A nossa realidade é muito complexa, o nosso
cristianismo está muito fragmentado: somente nós, os católicos, estamos
presentes com três realidades “sui iuris”. A conferência episcopal dos latinos,
a eparquia de Mukaceve (que depende diretamente da Santa Sé) e a Igreja
greco-católica. Procuramos oferecer o testemunho da unidade, sobretudo entre
nós. Como se sabe, também a Igreja ortodoxa está fragmentada; além da
“canônica”, em comunhão com o Patriarcado de Moscou, há outras duas Igrejas
ortodoxas. Fazemos o possível para colaborar. Existe um Conselho das Igrejas e
também comunidades religiosas ucranianas nas quais, ao lado dos judeus e dos
muçulmanos, os cristãos das diferentes confissões podem tomar atitudes em
comum. Claro, na Ucrânia as Igrejas ortodoxas muitas vezes não entendem porque
nós, os greco-católicos, existimos; consideram-nos um projeto político do
passado. Mas também há sinais positivos, há um povo que está cansado das
divisões e pede unidade, está aumentando o ecumenismo de baixo para cima.
É verdade que às vezes não se reconhece entre
Igrejas cristãs nem sequer a validade do batismo?
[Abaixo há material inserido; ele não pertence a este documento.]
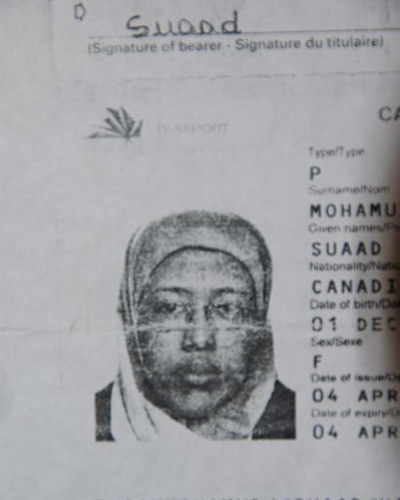 Suaad Hagi Mohamud's passport image is seen in a photocopy provided by her lawyer Raoul Boulakia.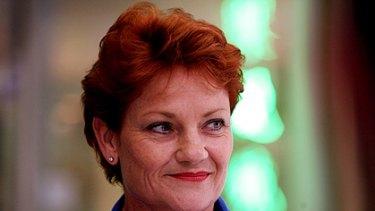 Pauline Hanson speaks to the media in 2007.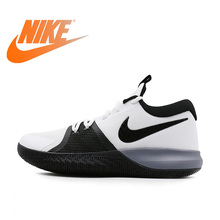 00816212a2ee Buy basketball shoes low and get free shipping on AliExpress.com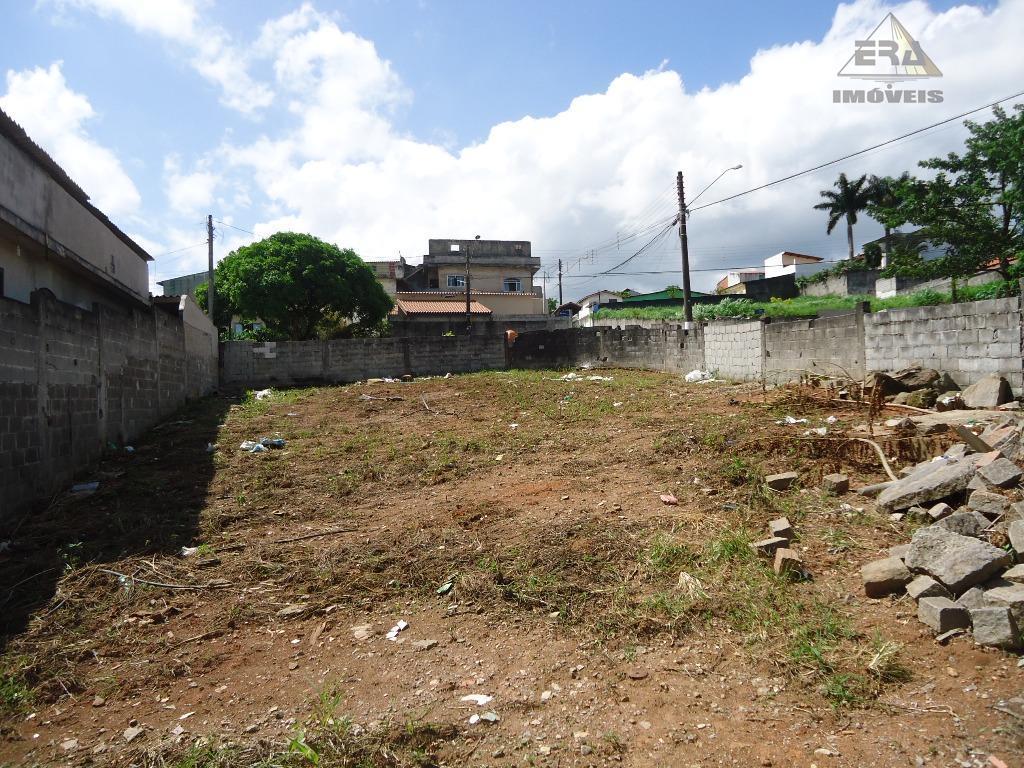 Terreno residencial à venda, Nova Arujá, Arujá.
Eu disse há algum tempo que nós, na Ucrânia,
temos um pecado contra o ecumenismo, porque o deixamos exclusivamente nas mãos
dos diplomatas, dos políticos ou dos teólogos. Agora devemos pregá-lo nas
paróquias, para que os fiéis se acostumem a não fazer nada que possa colocar em
dificuldades o outro irmão cristão. Os que devem pregá-lo são os sacerdotes e
os confessores. As Igrejas cristãs na Ucrânia, na ex-União Soviética, ficaram
separadas do movimento ecumênico mundial, quase “congeladas”; para nós, os
católicos, a fase de recepção do Concílio Vaticano II está apenas começando. Ao
mesmo tempo, os ortodoxos precisam colocar em prática na práxis pastoral
decisões que já estão estabelecidas há tempo, inclusive em relação ao
reconhecimento mútuo dos sacramentos. Mas, para voltar à sua pergunta, não é
raro o caso de católicos que, para poder casar com um cônjuge ortodoxo, devem
ser batizados novamente. Mas isto não é recíproco e nós, os católicos, não o
fazemos.
Você é membro da secretaria do Sínodo dos Bispos.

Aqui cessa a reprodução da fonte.